Nem 10% para estados e municípios; e nós todos sofremos.

Nem 0,5% para a segurança pública; e vós temeis a ameaça do tráfico na sua porta.

A miséria de 0,02% para o saneamento básico; e eles pisam em vermes (desgraçadamente não nos vermes que mereciam ser pisoteados).

E culpam a previdência (21,76%) pelos maiores gastos, numa campanha midiática desde que me entendo como gente que os cortes devem ser imediatamente realizados nesta área, que se lasquem os aposentados e pensionistas.

Bem dissera o filósofo Zygmunt Bauman: “Os governos vivem presos entre duas pressões impossíveis de reconciliar: a do eleitorado e a dos mercados. Eles têm medo de que, se não agem como as bolsas e o capital móvel querem, as bolsas quebrarão e o dinheiro irá a outro país. Não se trata apenas de que possa haver corrupção e estupidez entre os nossos políticos, mas sim que essas situações os deixam impotentes...”[4].
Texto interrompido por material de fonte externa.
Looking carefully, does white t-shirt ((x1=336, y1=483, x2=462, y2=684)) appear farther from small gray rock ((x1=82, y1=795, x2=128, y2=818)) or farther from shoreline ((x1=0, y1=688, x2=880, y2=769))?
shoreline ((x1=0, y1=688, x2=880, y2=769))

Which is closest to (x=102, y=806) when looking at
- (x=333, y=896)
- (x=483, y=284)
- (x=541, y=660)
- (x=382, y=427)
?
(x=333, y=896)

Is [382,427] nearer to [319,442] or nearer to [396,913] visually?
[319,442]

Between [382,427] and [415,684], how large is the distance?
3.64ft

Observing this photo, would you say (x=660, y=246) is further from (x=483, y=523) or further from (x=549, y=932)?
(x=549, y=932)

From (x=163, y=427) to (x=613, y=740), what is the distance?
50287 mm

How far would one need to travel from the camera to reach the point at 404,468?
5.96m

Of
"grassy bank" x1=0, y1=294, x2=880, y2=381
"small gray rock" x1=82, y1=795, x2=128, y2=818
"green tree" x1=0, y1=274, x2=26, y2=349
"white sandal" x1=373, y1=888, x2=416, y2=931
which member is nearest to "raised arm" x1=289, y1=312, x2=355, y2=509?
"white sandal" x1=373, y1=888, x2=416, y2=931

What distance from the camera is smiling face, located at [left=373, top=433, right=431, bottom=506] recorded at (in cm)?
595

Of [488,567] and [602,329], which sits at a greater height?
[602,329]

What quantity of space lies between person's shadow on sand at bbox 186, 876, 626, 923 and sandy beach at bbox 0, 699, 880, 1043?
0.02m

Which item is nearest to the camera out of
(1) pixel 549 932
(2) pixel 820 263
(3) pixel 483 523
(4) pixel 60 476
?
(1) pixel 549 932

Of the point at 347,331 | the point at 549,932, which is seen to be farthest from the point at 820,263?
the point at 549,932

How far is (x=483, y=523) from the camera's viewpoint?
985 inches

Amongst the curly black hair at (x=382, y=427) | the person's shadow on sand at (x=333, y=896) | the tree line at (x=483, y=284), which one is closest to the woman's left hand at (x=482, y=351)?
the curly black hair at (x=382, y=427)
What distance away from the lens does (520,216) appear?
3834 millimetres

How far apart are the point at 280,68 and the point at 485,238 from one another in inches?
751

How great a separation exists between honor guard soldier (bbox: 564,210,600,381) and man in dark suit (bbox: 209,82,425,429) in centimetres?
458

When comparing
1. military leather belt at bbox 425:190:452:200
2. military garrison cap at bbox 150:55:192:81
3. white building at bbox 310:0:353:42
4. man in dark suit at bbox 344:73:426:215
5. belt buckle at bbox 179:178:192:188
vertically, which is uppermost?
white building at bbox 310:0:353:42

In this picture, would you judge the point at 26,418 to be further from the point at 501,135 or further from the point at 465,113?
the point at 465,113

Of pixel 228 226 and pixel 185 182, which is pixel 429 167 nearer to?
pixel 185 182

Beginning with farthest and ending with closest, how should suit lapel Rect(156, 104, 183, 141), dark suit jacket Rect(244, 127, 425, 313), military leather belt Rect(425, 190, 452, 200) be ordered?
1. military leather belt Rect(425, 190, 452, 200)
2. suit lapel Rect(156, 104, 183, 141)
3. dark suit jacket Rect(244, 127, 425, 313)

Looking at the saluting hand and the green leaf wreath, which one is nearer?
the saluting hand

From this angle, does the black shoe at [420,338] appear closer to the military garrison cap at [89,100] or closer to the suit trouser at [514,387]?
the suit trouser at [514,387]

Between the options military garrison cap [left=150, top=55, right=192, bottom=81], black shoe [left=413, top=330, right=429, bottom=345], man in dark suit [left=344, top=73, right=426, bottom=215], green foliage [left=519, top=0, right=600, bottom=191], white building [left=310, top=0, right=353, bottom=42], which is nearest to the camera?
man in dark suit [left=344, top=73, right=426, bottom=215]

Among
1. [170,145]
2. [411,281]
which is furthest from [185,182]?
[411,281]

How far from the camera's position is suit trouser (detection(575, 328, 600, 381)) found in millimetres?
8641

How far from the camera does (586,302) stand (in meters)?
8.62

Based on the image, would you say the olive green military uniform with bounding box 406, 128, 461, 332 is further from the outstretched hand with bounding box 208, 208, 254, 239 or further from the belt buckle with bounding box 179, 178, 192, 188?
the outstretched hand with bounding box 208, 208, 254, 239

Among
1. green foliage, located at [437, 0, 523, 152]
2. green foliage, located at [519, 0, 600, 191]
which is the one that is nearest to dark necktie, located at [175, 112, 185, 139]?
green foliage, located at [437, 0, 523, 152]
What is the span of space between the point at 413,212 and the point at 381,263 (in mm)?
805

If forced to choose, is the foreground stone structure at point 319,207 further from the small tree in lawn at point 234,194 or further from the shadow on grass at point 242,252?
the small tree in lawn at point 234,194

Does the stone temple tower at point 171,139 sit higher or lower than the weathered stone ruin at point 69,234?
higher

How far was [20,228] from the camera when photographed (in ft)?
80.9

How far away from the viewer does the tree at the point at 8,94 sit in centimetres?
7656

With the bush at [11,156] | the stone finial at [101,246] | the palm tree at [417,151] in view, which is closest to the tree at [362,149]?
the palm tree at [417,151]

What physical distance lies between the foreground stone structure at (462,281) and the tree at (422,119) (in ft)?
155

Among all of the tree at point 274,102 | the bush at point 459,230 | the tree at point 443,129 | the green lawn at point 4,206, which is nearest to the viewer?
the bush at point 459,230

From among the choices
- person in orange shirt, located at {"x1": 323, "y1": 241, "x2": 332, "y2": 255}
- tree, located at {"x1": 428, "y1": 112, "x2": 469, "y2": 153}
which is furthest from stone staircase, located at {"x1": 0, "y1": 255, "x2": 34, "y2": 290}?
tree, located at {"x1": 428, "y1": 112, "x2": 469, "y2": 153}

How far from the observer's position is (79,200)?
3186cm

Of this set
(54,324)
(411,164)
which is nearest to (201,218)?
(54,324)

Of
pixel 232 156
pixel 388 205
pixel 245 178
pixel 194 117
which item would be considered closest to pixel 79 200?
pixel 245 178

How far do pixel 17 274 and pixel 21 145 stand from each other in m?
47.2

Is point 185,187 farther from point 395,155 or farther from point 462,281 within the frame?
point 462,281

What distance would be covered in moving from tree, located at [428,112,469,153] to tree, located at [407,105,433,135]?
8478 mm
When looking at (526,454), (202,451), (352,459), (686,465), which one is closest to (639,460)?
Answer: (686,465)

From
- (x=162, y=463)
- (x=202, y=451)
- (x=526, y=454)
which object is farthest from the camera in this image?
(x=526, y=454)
Para os incautos, é simplório culpar somente o presidente/presidenta, o executivo nestes erros de décadas. Até poderia ser aparentemente justo essa acusação, pois dele (o executivo) deveria haver a iniciativa de esclarecer a real condição do país. Sequer nos informam que o legislativo sabe também do problema, aprovando essa velhacaria institucionalizada, com não poucos parlamentares lucrando por fora com esse esquema. Assim, não cobramos de nossos congressistas por desconhecimento. Do mesmo modo, se soubéssemos em bom contingente de cidadãos e cidadãs, iríamos pressionar nosso supremo judiciário federal vendado e anestesiado diante dessa roubalheira, uma preguiça que vira coelho quando o assunto é beneficiar a própria esfera[5]. Aí o Banco Central faz o que bem quer. Aí bate palmas o coringa, o Quarto Poder, a Grande Mídia, os relações públicas dos Grandes Bancos e dos Magnatas. Não, senhoras e senhores, a propaganda está redondamente errada: isso não muda o mundo...

O resultado final é que eu, tu, ele, nós, vós, eles, somos impactados pela precarização do bem-estar social, ambiental e econômico por conta de um sistema perverso do capital, globalizado quando lhe é conveniente, mas altamente concentrador, coerente com o objetivo que detém o capitalismo: chegar ao cúmulo de si mesmo.